The biggest lever of value might be the media rights of sports entities. Eleven Sports chairman and founder Andrea Radrizzani argues that leagues should "customize the way they market rights" globally. Marginal audiences could be unlocked and generate desperately needed revenue by moving away from the traditional rights distribution model. Direct-to-consumer (DTC) solutions and pay-per-view (PPV) offerings might be two innovative ways to approach spectators. This change should come naturally, given the shift in the media landscape over the last decade. However, countless sports leagues and clubs failed to make this transition, which inherently caused a lack of capitalization in the interaction with the global audience.

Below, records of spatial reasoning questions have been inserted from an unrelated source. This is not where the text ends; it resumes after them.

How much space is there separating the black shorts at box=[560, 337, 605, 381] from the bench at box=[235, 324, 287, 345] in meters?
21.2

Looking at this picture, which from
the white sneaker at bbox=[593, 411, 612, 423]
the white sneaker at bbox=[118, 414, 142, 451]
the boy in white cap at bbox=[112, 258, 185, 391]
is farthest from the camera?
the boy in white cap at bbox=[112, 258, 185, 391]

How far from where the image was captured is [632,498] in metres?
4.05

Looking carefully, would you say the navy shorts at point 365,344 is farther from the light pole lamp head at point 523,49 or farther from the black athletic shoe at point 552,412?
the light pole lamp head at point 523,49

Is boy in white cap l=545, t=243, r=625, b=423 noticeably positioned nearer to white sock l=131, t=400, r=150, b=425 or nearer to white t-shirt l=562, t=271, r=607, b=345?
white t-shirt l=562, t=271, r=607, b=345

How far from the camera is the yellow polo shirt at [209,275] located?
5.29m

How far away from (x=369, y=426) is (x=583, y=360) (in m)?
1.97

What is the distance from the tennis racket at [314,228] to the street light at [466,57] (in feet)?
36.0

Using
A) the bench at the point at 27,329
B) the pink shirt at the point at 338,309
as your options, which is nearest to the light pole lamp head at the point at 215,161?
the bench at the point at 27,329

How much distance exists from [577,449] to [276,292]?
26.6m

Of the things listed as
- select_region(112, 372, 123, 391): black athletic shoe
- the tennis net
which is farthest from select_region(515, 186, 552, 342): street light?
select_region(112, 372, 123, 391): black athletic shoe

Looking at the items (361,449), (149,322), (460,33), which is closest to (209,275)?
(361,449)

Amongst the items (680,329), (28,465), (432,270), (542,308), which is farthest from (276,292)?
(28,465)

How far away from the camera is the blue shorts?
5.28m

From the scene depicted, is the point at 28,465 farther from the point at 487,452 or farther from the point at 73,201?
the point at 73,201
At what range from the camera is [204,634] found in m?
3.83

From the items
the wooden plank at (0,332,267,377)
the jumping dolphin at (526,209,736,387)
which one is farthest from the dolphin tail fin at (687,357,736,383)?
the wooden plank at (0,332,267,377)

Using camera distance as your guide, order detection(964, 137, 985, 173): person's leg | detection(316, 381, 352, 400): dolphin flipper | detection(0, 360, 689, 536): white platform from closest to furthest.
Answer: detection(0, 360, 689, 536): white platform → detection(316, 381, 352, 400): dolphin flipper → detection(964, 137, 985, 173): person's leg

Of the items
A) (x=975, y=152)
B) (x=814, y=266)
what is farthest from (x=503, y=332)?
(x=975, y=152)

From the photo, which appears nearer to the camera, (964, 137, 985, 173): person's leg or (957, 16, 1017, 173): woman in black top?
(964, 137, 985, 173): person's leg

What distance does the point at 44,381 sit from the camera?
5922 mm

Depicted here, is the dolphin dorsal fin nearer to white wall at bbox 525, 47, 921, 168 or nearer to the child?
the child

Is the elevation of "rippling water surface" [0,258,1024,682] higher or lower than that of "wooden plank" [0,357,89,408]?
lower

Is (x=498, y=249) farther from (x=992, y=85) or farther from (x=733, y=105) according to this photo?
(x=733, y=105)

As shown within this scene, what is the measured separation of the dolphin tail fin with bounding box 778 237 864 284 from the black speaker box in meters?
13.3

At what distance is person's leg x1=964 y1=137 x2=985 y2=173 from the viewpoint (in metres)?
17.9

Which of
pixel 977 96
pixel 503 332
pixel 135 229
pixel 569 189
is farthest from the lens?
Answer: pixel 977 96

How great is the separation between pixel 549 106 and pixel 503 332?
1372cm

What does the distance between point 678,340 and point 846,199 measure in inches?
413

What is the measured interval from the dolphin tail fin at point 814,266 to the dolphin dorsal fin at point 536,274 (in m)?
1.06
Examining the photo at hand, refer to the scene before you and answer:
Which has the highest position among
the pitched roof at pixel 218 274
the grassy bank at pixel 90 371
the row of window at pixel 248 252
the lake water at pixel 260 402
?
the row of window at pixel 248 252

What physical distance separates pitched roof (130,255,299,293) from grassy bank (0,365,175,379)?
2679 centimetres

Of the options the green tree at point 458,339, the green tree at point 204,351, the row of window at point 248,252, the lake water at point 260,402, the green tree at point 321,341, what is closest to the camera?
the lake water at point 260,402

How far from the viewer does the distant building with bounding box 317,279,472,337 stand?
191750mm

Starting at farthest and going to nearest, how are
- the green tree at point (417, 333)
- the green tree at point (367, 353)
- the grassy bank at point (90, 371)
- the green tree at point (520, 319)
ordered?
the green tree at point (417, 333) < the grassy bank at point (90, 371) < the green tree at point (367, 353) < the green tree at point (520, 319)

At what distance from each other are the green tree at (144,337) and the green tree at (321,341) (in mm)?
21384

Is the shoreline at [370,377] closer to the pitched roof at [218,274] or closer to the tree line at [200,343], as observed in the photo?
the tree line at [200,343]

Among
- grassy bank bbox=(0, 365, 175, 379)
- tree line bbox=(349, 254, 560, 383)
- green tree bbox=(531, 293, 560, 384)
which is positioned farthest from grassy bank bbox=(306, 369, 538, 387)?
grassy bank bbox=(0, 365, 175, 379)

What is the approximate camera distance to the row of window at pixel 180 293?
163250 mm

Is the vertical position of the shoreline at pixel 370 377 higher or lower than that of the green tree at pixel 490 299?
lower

By moving away from a model that sells exclusive partnerships in relevant markets, the sports teams' businesses need to interact with their fans worldwide flexibly and more directly.

This transition's key driver is to utilize the newest technologies and adapt to an unprecedentedly changing media landscape.



Deals to Know About


SilverLake / City Football Group

Announcement Date: 27/11/2019

Acquirer: Silver Lake

Target: City Football Group

Value: $500m

Rationale:

  • The acquisition will enable both parties to converge entertainment, sports and technology to deliver high growth rates over a decade-long time horizon

  • The capital injection will be used to fuel the clubs' international expansion through the acquisition of new clubs or a stadium development in New York.


Elliott / AC Milan

Announcement Date: 11/07/2018

Acquirer: Elliott Management

Target: AC Milan

Value: $400m

Rationale:

  • Elliott Management gained control of AC Milan after Li Yonghong defaulted on the loan provided by Elliott when he bought the club in 2017

  • Implementing a successful turnaround strategy to sell the club for over $1bn by restructuring the commercial operations and optimize monetization


Silver Lake / UFC

Announcement Date: 11/07/2016

Acquirer: WME-IMG (Silver Lake subsidiary), Silver Lake, KKR

Target: UFC

Rationale:

  • Increase the presence of UFC around the world and profit from extraordinary pay-per-view track record


CVC Capital Partnes / PRO14 Rugby (Celtic Rugby DAC)

Announcement Date: 22/05/2020

Acquirer: CVC Capital Partners

Target: PRO14 Rugby (Celtic Rugby DAC)

Acquirer Advisors: Oakwell Sports Advisory, Freshfields

Target Advisors: Bird & Bird

Value: £120m

Rationale:

  • The 28% acquisition of the PRO14 professional rugby union league will enable both parties to continue to invest in both the professional and amateur stems of the sport throughout the pandemic, as well as to improve league operations.

  • 4 new South African teams are expected to join the league in 2021, and there is speculation of further expansion of the league internationally and the capital injection could be used to help promote and draw new teams to the league.


Kosmos Holdings /Davis Cup (International Tennis Federation)

Announcement Date: 26/02/2018

Value: $3bn

Rationale:

  • The partnership, backed by Gerard Piqué the Football star as founder and president of Kosmos, reformed the traditional Davis Cup tournament structure, creating an annual season finale ‘World Cup of Tennis’

  • The partnership enables the International Tennis Federation (ITF) to fund grassroots development projects further and pay players larger appearance fees, encouraging more of the top players to attend.

  • Kosmos will gain the ticketing and hospitality rights as well as the responsibility for media and sponsorship rights. They will be entitled to a portion of the income as well as revenue share.